Saturday, March 16, 2013


A review of Charles Morris’ The Tycoons: How Andrew Carnegie, John D. Rockefeller, Jay Gould, and J. P. Morgan Invented the American Supereconomy (2006) 

(Rating 4 of 5)

Charles Morris’ book deals with how the United States went from a patched together society after the Civil War to having one of the most powerful economies in the history of the world.  Many historians have clashed over the ‘great man’ theory and social history, this book gives you a bit of both.  The world was changing and that change was going to come regardless of who was in charge.  Nevertheless, these four individuals were responsible for the direction that it ultimately took.

From what I know of political history I came into this book thinking Jay Gould was something of a creep and this book did nothing change my mind.  It is amazing how a person can an act in such a manner that laws would have to be created to prevent someone from ever acting that way again.
Jay Gould

“Then, in the summer of 1869, with his railroad wars raging on every side, and the outcome still hanging in the balance, Gould launched, or was swept up in, the infamous Fisk-Gould ‘Gold Corner’.  It is one of the most notorious episodes in American financial history, one that demonstrates not only Gould’s own self-destructive streak but also the fragility of America’s postwar financial markets and the openness of the corruption.  The Gold Corner forever fixed the image of Gould as the evil genius of Wall Street; even worse from Gould’s perspective, it destroyed an important ally in his railroad wars, fatally tipping the balance against him.” (p.69)
Andrew Carnegie is known as the good entrepreneur, manly for his charity that he displayed for many years.  He some ways he reminds me of Thomas Jefferson who would publicly talk about the evils of slavery, even go so far and abolish the transatlantic slave trade during his presidency, while at the same time owning hundreds of slaves and freeing very few of them.  Carnegie would talk about doing good by his employees and often do badly by them.  Morris describes him as a man who was always obsessed that his employees were making too much and he was always looking for ways to slash their wages.

Andrew Carnegie

John D. Rockefeller was known as a man with a heart of stone.  However Morris shows he could be a ruthless businessman, but of the four subjects he was probably the nicest.  He was very rich man who could have used a better P.R. person.

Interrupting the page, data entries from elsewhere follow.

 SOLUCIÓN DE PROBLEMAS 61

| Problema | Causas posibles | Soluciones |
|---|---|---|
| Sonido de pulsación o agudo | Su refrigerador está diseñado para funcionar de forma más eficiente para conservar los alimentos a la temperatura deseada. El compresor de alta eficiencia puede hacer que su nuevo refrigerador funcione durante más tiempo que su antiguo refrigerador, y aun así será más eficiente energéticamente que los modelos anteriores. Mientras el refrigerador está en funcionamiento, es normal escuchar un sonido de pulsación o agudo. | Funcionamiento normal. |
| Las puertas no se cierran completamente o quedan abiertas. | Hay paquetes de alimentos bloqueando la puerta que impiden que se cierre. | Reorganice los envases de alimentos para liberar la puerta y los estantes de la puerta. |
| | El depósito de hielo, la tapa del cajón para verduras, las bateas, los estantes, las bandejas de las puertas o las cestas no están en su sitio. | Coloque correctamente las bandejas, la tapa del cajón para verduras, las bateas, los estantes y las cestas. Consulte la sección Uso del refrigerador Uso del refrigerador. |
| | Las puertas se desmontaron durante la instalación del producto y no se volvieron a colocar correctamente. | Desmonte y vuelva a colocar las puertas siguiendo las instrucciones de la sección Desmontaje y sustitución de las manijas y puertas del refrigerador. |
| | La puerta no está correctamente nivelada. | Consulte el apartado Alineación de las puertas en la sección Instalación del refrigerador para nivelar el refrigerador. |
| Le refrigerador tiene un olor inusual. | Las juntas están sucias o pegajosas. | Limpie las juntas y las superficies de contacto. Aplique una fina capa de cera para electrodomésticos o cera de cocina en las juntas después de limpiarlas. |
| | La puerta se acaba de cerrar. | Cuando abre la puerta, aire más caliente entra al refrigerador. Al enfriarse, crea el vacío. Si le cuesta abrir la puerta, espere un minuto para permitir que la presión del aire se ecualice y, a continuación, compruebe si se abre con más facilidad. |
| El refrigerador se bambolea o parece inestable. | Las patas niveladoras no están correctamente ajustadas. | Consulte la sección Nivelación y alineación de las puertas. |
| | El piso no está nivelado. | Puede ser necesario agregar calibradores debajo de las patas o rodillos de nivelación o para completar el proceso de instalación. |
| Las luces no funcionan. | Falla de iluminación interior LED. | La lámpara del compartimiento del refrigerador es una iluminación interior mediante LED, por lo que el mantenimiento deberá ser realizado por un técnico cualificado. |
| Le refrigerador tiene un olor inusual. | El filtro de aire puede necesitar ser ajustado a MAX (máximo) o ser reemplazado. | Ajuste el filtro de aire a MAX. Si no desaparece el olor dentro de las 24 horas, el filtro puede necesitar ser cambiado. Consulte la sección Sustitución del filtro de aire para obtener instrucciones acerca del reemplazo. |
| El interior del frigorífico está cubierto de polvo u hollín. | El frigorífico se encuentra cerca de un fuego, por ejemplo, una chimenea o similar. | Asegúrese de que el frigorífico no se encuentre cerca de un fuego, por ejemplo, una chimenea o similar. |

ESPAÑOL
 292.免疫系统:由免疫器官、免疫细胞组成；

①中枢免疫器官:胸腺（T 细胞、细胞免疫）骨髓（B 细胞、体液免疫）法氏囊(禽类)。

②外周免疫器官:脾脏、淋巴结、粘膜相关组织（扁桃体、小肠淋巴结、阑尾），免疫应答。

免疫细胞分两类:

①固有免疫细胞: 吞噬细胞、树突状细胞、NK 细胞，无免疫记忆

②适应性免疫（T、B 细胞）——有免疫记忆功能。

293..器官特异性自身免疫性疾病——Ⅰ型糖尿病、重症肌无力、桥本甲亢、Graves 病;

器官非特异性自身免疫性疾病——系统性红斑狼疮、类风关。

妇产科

“Although he often played rough he was surprisingly free of vindictiveness.  When he took over another man’s business, he generally paid a fair price, indeed, he often overpaid.  A typical ploy was to open his books to the target: any sensible man would understand that competition was hopeless and make a deal.  If a target was especially obdurate, rejecting all reasonable offers, a switch would turn and Rockefeller would suddenly unleash total blazing warfare on every front—price, supplies, access to transportation, land-use permits, whatever created pain.  When the target capitulated—they always did—the fair price offer would still be available, often with an offer to join the Rockefeller team.” (p.20)
John D. Rockefeller
Then there was J.P. Morgan, the banker.  He seems to be the elite of the elite in this book, although I think Rockefeller was richer. (Indeed, Morris thinks Rockefeller was richer than even Rockefeller himself was aware.)  Morgan’s role became so prominent that, in a way, he was the Federal Reserve before there was a federal reserve.  Morris points out that it was Morgan bailing out the government in the middle of multiple panics that the Federal Reserve was created in 1913.

JP Morgan


In addition to the giants, Morris discusses the rise of new type of Middle class, one whose role is to be the primary consumers of the new market.  Morris shows how houses would become homes and a new buying culture was to be created.              

This is a great book about how American business boomed in the years that followed the American Civil War.  It is an interesting take on the transformation of a culture.